Why would you ignore your body weight when focusing on fat loss or muscle gain? Because your weight won't tell you anything about body composition.

How can I track my progress without body weight?

For the most part, the number on your scale is meaningless, so your body weight will only mess with your mind. If you're gaining any lean muscle tissue while losing body fat, your weight could either stall or go in the opposite direction you'd expect even though you might look better than you ever have.

Focus instead on fat loss or muscle gain, not the weight on your scale. And if fat loss is your main goal, don't ignore the benefits of adding a little muscle in the process. You'll never get “too big” by accident, and every pound of lean muscle you add to your body helps you burn 50 more calories at rest. You'll look better, feel better, and be a more efficient fat-burning machine.

If not weight, what should I track for progress?


Although it might feel awkward, photos and video are two of the best ways to track progress. Plus, even though numbers are great for collecting data, how you look and feel play the biggest role in these types of goals. And seeing your progress from week to week can be extremely motivating.

No, the mirror isn't nearly as good or accurate as photos and video. Your perception of how you look in the mirror is never as effective as something more permanent, and you'll never notice real change when you're looking at yourself daily.

Essential Tips for Photos/Videos:
    • Use the same exact location, lighting, time of day, and camera
    • Take photos and/or video from all sides
    • Use the same poses/angles every time
Measuring Tape

A measuring tape is another simple and great progress-tracking tool. The only thing that can be troublesome is being consistent with where and how you measure. It can be difficult to get the same location and you might subconsciously squeeze a little tighter with the tape measure as time goes on, but remember that you want accurate tracking to see if you need to make changes to your nutrition or activity levels.

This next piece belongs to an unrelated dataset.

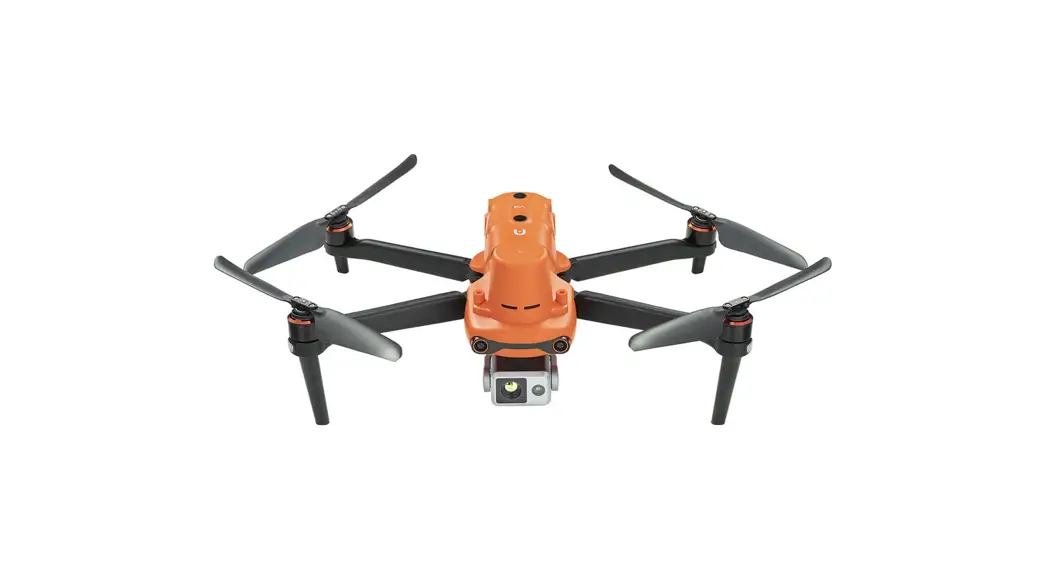 Autel Evo Ii Dual 640t V3 Rugged Bundle User Guide Autel Evo Ii Dual 640t V3 Rugged Bundle User Guide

Essential Tips for Using Measuring Tape
    • Use the same location, pressure, and time of day
    • Measure the smallest and widest sections of your waist, hips, thighs, and upper arms
Skinfold Calipers

The quality and accuracy of skinfold calipers can be all over the map, but the precise numbers you get aren't nearly as important as being consistent with your measurements to simply track progress. Plus, one thing to keep in mind is that people lose body fat from different areas at different rates, so keep an eye on all the measurements you take, and combine those results with the other methods for an overall outlook on your progress. Essential Tips for Using Skinfold Calipers
    • Follow the instructions! 
    • Measure the exact same locations every time
    • Use the same time of day
    • Use several locations to ensure the best tracking
Don't measure progress every day

As tempting as it is when you get started, measuring for results every single day can kill your motivation because change simply doesn't happen that quickly. And if it does, you're either not being consistent with your measurements, or there's been a dietary or hormonal change that's having a temporary effect. Just remember to ignore your body weight unless you use it as nothing but a fun datapoint combined with your other measurements. Regardless of whether you use one or all of the methods above, track your progress just once per week or every two weeks. That's the best way to have measurable differences and to fuel your fire."